Blanchaille nodded. ‘As fast as I can.’
Joyce said; ‘Father won’t get very far, those cases are too heavy. He’ll have to walk slowly.’
‘I expected you to stand and fight at least,’ said Makapan.
‘Where are you going?’ Joyce asked.
‘I don’t know yet.’
Joyce became rather excited. Grasping one of the heavy suitcases Blanchaille held she tried to help him, half hobbling and half running alongside him. ‘Are you going overseas?’
Blanchaille nodded. ‘Perhaps.’
Makapan lumbered up. ‘That’s nonsense, man. You’re starting to talk politics again. We’re not that badly off. We’re not finished. Even the Americans think there’s life in us yet. I saw only yesterday in the paper how their Secretary for State for Political Affairs came all this way to tell us that it will come right in the end, that we’re getting better all the time, that we will give political rights to other groups when the time is right, that we will be saved. There is no threat, not outside nor in, that our armed forces cannot handle. Even at the time of the Total Onslaught we hold our own. I assure you myself, and I am a captain in the Signals Corps. You do your military duty – even if it does sometimes harm your career prospects. My fight with you is religious, not politic
al . . .’
Blanchaille understood this qualification.

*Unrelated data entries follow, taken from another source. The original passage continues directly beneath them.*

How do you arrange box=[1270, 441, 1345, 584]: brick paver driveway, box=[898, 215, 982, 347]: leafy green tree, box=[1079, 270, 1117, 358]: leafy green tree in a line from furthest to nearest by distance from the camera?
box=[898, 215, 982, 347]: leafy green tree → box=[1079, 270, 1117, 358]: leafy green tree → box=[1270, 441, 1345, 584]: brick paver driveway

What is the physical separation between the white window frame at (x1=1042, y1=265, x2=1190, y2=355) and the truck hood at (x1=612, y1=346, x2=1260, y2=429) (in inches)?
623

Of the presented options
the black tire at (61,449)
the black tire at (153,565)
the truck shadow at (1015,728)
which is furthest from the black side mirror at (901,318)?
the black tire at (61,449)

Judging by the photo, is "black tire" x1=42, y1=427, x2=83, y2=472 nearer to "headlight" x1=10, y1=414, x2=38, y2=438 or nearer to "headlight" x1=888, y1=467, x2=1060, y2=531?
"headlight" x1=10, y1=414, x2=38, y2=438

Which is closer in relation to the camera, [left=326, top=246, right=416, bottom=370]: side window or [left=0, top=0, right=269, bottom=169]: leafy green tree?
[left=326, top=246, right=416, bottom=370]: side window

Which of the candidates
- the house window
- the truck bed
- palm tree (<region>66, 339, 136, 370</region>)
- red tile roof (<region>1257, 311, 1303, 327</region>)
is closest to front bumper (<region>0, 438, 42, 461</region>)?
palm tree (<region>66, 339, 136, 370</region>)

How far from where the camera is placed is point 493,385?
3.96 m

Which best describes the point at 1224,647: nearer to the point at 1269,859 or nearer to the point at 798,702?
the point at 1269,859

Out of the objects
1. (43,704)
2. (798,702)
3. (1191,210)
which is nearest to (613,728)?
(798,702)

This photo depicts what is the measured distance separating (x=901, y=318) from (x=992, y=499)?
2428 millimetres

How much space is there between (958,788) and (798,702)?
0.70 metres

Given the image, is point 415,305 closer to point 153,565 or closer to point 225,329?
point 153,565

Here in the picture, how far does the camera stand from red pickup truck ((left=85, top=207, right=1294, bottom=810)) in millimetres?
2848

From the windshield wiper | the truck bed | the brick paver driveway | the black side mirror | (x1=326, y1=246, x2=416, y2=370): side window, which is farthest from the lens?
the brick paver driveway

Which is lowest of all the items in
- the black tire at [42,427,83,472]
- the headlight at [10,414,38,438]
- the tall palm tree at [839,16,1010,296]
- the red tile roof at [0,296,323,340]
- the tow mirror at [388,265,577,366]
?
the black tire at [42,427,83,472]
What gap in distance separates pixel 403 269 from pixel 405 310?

In the time of the Total Onslaught of course everyone was in the armed services. For many years a quarter of a million young men capable of bearing arms were on active service or on reserve or in training. All immigrants were called up. However, the Regime decided this base was not sufficient and announced a plan to push this figure to one million men, by drafting individuals, old and young, who for various reasons had been overlooked in the years of the huge defence build-up. In a total white population of little over five million, this force represented a great army, at least on paper, able surely to withstand the Total Onslaught. However, it was also a considerable drain on the available workforce. The army had an insatiable appetite for more men because even the best strategic planners could not predict where the attack would come from next. The chief problem lay in guarding the borders which were thousands of miles long and growing longer all the time. There were, besides the national borders, the borders around the new Homelands, the former reserves in the rural areas which the Government declared independent and sovereign, and guaranteed that sovereignty by fencing them off. New countries meant new borders. New borders meant new fences. Entire battalions spent their period of military service banging in fence poles. Of course the Total Onslaught might also show itself from within, and as a result the huge black townships had to be encircled with wire and the resettlement camps fortified with foot patrols and armoured cars. Then there were Government buildings, the railheads, the power stations, the factories. Since these were frequently the targets of incendiary bombs and limpet mines, they required the strictest protection and the young men on active training might spend months on end sweating in desolate railway sidings or freezing by night outside the oil refineries waiting for something to happen. It seldom did, but then Total Onslaught required total preparedness.